Malek Boutih : Ces gens-là devraient se rendre sur la plage de Tarifa en Espagne, voir chaque matin la police espagnole ramasser les cadavres de femmes, d'enfants et d'hommes victimes de l'hypocrisie actuelle de l'immigration.
Il existe aujourd'hui des quotas qui ne disent pas leur nom, ils reposent sur la règle du plus robuste ou du plus chanceux. Là est pour moi la vraie injustice, la vraie exclusion. Mais il est vrai que ce que le terme "quota" choque ceux qui ne sont pas confrontés à cette réalité.

lin11x: Justement, l'application de quotas ne va-t-elle pas aggraver le nombre de sans-papiers?

Malek Boutih : Il y a souvent une confusion dans ce débat entre quotas et vague massive d'immigration que l'on accueillerait en France. En fait, ce projet permettrait de résoudre le problème des sans-papiers en créant de la transparence dans la politique d'immigration et en organisant ce qui, aujourd'hui, se passe de manière informelle et clandestine.

Richi : Ces discussions ne sont-elles pas illusoires puisque c'est l'Europe qui fait la politique de la France en matière d'immigration ? N'est-ce pas là encore un débat franco-français sans intérêt ?

Malek Boutih : Non, parce qu'aujourd'hui beaucoup de pays européens sont confrontés au même problème que le nôtre.
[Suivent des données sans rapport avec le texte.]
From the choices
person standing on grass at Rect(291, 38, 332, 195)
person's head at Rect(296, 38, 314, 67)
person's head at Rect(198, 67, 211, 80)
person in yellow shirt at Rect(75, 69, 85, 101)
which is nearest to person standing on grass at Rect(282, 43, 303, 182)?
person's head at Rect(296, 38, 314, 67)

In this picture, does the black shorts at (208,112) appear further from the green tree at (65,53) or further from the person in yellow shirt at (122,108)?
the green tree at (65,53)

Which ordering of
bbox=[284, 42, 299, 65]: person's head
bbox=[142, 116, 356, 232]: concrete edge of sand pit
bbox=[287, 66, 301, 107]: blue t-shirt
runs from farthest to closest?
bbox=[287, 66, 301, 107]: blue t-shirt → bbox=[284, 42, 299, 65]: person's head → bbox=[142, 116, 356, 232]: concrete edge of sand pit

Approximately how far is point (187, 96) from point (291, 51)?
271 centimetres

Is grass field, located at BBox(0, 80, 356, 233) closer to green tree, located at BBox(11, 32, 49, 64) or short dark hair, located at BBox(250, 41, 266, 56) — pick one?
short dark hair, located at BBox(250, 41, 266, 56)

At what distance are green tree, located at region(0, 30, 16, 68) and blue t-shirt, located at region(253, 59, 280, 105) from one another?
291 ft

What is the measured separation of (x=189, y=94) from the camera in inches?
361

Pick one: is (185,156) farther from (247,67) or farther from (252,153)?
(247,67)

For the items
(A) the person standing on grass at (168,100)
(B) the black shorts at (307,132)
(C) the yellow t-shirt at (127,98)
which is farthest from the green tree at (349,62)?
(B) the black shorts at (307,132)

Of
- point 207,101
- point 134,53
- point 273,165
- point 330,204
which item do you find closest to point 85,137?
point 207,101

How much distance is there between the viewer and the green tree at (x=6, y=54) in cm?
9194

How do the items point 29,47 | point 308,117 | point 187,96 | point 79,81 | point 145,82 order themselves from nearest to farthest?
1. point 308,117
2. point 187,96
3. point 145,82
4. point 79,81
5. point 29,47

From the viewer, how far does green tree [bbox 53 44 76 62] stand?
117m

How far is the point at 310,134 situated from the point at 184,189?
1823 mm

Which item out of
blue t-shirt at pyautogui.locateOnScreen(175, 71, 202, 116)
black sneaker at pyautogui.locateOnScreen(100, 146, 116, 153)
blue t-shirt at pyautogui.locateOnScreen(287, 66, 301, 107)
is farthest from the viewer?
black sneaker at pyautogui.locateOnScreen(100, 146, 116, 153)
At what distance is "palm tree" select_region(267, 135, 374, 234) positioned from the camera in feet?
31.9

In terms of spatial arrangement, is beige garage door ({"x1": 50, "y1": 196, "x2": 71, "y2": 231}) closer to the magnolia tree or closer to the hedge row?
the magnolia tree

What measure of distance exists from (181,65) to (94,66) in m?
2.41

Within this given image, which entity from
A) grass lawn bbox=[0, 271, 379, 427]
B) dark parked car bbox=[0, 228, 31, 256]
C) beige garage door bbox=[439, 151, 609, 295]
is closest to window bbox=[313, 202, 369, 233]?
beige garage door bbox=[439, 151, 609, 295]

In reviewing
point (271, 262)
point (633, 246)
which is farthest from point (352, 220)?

Il est vrai qu'une politique de l'immigration efficace repose sur un accord de nos partenaires, mais aujourd'hui aucun des pays concernés n'a de politique permettant de sortir du cycle clandestinité-régularisation. Voilà pourquoi si notre pays impulsait une telle politique, il y a fort à parier que nos partenaires seraient partie prenante.

liberté_de_circulation_et_d'in : N'y a-t-il pas un risque de sélection des candidats à l'immigration sur des critères moraux et arbitraires ?

Malek Boutih : Paradoxalement, je crois qu'il doit y avoir un critère moral et pour préciser, un critère politique. Pour moi, un immigré qui aurait la chance de bénéficier d'une telle politique devrait s'engager à respecter deux fondements de la République : la laïcité et le respect de l'égalité femme-homme. Je suis choqué quand je vois un étranger qui bénéficie de la démocratie et des progrès de notre pays marier de force sa fille dans son pays d'origine, par exemple. Il y a donc des critères moraux et politiques qui doivent être transparents et démocratiques.

Marie : Vos propositions vont-elles améliorer l'intégration des personnes immigrées en France ?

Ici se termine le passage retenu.